**Text segment:**
Begin

The goal of this project is to predict which mushroom is poisonous & which is edible based on different parameters like population, habitat, bruises, cap-shape, and etc. This project can assist people to judge whether the mushroom is edible or poisonous.
The classical machine learning tasks like Data Exploration, Data cleaning, Feature Engineering, Model Building and Model Testing. Tried different machine learning algorithms that's best fit for this case. Machine Learning Models:- Logistic Regression, RandomForestClassifier, Decision Tree Classification, KNeighbors Classifier, Xgboost, and Adaboost.
We have to build a soultion that should able to predict whether the mushroom is edible or poisonous.
DEPLOYED APPLICATION LINK: http://mushroom7042.herokuapp.com/
FOR DOCUMENTATION LIKE :- LLD, HLD, AND WIREFRAME OF THIS PROJECT VISIT HERE:- https://github.com/Abhi-prasad7042/Mushroom-classification-end-to-end/tree/main/docs
Step 1:- Create env
conda create -n mushroom python=3.7 -y
Step 2:- Activate env
conda activate mushroom
Step 3:- Install cookiecutter
pip install cookiecutter
Step 4:- Run cookiecutter command for starting new project
cookiecutter https://github.com/drivendata/cookiecutter-data-science
Step 5:- It will give options in command line.
1. Project_name:
2. Repo_name:
3. Author_name:
4. Description:
5. Select open_source_license:
6. s3_bucket [Optional]:
7. Select python_interpreter:
├── LICENSE
├── Makefile <- Makefile with commands like `make data` or `make train`
├── README.md <- The top-level README for developers using this project.
├── data
│ ├── external <- Data from third party sources.
│ ├── interim <- Intermediate data that has been transformed.
│ ├── processed <- The final, canonical data sets for modeling.
│ └── raw <- The original, immutable data dump.
│
├── docs <- A default Sphinx project; see sphinx-doc.org for details
│
├── models <- Trained and serialized models, model predictions, or model summaries
│
├── notebooks <- Jupyter notebooks. Naming convention is a number (for ordering),
│ the creator's initials, and a short `-` delimited description, e.g.
│ `1.0-jqp-initial-data-exploration`.
│
├── references <- Data dictionaries, manuals, and all other explanatory materials.
│
├── reports <- Generated analysis as HTML, PDF, LaTeX, etc.
│ └── figures <- Generated graphics and figures to be used in reporting
│
├── requirements.txt <- The requirements file for reproducing the analysis environment, e.g.
│ generated with `pip freeze > requirements.txt`
│
├── setup.py <- makes project pip installable (pip install -e .) so src can be imported
├── src <- Source code for use in this project.
│ ├── __init__.py <- Makes src a Python module
│ │
│ ├── get_data.py <- Get data file reads the configuration file and reads the data.

End

**Raw records:**
Begin

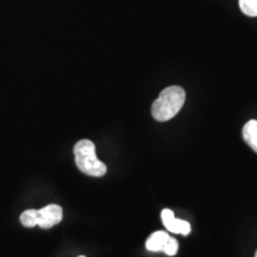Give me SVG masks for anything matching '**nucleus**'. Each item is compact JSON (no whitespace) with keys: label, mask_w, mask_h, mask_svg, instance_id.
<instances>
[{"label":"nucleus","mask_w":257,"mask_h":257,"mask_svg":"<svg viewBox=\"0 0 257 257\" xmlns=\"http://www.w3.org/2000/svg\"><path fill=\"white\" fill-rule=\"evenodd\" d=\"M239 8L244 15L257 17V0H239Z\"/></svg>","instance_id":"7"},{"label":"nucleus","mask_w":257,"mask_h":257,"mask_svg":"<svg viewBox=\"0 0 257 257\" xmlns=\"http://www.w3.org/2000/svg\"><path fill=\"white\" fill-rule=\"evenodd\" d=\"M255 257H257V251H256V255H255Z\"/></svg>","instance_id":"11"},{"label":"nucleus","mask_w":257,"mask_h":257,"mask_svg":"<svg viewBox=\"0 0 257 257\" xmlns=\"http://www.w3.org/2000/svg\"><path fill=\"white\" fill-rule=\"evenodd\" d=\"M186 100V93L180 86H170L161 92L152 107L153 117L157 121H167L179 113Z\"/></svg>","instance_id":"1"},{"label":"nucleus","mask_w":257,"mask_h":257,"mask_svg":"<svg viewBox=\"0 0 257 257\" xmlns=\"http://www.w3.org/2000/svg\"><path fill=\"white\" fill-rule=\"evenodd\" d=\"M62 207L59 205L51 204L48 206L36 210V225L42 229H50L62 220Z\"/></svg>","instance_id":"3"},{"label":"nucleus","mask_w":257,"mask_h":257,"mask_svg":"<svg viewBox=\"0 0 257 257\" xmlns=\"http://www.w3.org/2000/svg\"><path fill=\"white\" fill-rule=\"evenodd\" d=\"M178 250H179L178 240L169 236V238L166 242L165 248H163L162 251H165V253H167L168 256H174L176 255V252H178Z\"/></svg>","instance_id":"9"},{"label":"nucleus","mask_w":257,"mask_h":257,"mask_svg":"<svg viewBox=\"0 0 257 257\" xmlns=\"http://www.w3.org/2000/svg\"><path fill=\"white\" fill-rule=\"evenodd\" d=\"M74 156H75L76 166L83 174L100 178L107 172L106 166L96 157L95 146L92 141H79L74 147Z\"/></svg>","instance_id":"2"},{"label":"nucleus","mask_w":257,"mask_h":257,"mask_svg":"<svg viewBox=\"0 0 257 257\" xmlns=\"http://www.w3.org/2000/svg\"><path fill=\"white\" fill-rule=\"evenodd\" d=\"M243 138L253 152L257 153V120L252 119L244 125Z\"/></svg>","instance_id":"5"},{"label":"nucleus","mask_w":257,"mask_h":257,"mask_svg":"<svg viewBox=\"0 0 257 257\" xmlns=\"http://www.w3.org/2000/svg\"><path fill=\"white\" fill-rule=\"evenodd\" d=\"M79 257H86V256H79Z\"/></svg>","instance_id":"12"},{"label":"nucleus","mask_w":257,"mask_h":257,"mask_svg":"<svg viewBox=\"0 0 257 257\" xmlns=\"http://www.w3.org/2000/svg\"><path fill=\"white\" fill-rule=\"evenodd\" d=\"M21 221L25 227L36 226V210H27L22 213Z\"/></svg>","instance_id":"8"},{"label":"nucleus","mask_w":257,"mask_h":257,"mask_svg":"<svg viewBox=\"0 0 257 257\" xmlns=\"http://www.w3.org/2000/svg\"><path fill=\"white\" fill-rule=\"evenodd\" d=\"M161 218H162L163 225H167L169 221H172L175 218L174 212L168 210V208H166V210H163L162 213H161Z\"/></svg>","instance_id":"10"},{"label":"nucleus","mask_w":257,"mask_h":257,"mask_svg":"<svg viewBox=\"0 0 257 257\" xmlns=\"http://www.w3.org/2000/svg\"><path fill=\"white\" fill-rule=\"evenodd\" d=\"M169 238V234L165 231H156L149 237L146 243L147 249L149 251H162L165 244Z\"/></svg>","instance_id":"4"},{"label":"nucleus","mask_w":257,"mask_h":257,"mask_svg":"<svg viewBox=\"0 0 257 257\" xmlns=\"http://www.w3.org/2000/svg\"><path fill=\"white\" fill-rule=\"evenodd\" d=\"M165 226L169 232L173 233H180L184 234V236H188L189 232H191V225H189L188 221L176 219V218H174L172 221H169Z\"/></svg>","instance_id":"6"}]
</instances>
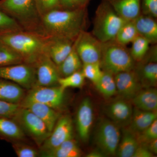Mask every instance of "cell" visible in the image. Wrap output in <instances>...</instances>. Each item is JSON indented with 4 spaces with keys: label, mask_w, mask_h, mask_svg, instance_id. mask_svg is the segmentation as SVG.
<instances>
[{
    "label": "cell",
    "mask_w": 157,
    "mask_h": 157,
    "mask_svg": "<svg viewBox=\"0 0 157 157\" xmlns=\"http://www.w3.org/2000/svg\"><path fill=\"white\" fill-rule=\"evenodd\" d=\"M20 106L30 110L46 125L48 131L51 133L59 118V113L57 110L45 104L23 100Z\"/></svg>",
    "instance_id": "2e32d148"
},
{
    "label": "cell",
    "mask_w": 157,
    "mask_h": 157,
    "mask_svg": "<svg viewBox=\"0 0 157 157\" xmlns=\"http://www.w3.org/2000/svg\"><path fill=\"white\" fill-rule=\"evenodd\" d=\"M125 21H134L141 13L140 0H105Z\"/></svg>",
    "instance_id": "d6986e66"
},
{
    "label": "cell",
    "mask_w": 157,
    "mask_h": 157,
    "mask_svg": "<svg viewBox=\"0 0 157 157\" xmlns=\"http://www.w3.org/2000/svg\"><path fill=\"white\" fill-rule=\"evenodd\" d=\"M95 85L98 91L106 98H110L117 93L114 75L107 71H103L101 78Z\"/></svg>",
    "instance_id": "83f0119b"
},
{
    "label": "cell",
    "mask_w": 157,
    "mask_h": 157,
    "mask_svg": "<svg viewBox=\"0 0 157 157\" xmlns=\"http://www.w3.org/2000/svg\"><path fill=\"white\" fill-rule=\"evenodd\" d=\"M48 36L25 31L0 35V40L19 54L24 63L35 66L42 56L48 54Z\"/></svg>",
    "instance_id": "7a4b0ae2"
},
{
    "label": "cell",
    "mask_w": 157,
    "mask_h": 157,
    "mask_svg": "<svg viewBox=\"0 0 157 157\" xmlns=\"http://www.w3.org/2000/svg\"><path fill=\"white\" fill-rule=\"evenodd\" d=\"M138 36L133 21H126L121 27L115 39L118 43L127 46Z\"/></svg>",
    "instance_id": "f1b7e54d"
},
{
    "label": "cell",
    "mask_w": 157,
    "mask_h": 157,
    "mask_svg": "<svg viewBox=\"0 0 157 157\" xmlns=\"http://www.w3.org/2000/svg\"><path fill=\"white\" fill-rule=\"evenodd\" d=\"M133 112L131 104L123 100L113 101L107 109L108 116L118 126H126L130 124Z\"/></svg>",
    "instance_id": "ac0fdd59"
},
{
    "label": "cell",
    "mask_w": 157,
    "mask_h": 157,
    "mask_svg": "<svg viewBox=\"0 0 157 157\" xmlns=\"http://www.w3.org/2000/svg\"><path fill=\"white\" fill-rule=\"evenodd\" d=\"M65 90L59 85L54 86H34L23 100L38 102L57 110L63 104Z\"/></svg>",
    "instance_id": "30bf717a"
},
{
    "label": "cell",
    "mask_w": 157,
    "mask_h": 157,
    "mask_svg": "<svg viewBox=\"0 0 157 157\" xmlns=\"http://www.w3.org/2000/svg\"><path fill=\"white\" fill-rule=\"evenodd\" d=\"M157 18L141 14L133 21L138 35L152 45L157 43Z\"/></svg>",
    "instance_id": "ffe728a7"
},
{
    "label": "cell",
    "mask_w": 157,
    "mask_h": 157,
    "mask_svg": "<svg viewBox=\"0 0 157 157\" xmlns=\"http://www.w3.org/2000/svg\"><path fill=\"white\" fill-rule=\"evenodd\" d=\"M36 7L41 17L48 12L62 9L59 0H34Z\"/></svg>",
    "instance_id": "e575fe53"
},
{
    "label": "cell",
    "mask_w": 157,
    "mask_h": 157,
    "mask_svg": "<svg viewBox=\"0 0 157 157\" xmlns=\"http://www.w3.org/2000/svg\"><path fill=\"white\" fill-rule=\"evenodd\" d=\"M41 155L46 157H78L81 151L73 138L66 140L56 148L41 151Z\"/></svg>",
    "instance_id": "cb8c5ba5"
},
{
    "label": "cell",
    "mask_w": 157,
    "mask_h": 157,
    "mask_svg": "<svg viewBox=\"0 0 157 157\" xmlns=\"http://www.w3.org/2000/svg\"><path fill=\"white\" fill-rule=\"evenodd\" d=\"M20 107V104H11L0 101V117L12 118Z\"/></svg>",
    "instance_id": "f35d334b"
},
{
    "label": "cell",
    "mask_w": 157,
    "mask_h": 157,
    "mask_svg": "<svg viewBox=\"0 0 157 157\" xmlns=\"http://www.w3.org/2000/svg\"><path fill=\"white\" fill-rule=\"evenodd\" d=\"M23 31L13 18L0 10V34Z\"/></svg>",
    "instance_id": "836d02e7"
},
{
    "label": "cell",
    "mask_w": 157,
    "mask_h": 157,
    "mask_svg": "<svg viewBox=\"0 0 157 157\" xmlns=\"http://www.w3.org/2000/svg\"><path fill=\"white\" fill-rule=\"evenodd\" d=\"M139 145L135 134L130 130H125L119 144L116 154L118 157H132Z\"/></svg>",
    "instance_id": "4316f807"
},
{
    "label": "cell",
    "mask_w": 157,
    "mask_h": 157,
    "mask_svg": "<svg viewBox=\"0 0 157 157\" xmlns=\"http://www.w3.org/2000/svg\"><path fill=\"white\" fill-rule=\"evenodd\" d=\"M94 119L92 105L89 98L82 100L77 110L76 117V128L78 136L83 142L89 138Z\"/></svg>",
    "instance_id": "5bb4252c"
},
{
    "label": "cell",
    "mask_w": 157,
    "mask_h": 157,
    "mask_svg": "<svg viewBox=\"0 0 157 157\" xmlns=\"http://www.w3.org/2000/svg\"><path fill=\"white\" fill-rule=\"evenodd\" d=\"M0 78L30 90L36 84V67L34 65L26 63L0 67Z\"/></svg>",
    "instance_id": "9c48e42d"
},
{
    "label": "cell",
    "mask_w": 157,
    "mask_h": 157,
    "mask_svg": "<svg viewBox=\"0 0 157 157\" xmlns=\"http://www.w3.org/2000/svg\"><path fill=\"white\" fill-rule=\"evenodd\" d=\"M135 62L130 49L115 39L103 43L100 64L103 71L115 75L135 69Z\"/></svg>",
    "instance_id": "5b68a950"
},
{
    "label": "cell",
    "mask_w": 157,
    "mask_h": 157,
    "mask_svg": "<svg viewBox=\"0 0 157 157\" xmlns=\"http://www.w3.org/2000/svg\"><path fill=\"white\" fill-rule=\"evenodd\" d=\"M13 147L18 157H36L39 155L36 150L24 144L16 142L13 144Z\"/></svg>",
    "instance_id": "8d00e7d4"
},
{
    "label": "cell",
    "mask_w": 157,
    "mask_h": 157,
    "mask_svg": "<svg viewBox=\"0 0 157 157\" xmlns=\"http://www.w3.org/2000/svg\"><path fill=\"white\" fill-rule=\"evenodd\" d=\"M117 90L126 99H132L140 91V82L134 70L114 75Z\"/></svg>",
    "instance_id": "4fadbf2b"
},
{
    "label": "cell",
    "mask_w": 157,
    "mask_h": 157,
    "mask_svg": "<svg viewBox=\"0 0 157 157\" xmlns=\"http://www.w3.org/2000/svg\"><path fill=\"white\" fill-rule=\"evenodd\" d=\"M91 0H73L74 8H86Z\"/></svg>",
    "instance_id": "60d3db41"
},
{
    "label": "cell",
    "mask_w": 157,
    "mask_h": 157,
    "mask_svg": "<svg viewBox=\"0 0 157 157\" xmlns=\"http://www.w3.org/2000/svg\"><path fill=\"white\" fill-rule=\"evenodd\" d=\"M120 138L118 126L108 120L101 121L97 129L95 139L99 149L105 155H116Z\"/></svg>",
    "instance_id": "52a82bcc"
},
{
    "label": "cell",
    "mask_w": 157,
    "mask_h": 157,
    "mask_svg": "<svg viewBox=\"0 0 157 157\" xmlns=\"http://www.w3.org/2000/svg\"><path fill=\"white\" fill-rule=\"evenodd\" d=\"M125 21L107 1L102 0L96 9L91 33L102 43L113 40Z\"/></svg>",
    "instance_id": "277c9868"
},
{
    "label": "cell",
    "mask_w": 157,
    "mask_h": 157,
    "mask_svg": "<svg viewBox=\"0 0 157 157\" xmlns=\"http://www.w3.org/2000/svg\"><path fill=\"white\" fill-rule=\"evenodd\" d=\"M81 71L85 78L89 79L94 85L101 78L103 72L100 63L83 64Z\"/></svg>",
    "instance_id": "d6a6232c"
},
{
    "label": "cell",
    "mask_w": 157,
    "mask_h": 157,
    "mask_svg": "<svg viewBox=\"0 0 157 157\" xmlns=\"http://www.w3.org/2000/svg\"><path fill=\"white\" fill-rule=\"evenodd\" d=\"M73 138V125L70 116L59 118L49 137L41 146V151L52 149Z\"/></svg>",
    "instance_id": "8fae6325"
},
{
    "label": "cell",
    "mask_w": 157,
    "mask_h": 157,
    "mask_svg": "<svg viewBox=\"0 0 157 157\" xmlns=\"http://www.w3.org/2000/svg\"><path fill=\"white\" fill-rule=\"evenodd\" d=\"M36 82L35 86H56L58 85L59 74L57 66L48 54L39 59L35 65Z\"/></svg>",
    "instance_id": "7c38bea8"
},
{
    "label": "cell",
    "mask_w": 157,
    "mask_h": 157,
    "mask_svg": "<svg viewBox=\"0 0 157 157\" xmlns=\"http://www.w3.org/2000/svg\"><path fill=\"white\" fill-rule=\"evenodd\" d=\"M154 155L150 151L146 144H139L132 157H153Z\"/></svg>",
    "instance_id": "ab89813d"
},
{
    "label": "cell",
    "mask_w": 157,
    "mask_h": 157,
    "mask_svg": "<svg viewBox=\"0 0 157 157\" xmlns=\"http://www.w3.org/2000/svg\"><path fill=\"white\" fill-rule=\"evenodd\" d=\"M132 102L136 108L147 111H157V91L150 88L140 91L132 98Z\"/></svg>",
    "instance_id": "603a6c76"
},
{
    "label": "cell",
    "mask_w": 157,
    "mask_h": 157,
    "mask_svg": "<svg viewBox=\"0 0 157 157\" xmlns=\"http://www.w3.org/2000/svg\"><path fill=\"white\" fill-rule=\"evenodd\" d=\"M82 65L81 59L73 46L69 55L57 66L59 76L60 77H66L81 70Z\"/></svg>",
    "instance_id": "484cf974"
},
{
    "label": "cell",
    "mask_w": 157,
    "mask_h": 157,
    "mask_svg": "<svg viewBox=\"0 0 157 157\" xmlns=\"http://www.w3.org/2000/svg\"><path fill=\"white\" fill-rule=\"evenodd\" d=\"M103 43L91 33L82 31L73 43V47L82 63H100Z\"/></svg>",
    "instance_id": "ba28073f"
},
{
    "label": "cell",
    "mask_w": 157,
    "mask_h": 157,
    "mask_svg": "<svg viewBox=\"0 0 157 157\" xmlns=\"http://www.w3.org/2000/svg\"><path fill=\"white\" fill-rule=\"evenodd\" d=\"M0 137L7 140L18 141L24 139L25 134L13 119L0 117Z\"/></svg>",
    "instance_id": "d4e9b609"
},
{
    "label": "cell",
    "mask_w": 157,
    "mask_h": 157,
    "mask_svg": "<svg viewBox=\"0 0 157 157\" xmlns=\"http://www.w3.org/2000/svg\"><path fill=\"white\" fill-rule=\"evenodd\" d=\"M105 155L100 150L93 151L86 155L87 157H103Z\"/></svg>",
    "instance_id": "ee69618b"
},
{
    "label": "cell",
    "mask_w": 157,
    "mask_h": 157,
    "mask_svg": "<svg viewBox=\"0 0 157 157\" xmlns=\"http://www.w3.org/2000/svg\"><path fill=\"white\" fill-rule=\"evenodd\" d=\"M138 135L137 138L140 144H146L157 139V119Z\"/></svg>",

End

**Given problem:**
Transcribe the mushroom classification project's README from "The classical machine" up to and including "predict whether the mushroom is edible or poisonous.".

**Answer to the problem:**
The classical machine learning tasks like Data Exploration, Data cleaning, Feature Engineering, Model Building and Model Testing. Tried different machine learning algorithms that's best fit for this case. Machine Learning Models:- Logistic Regression, RandomForestClassifier, Decision Tree Classification, KNeighbors Classifier, Xgboost, and Adaboost.
We have to build a soultion that should able to predict whether the mushroom is edible or poisonous.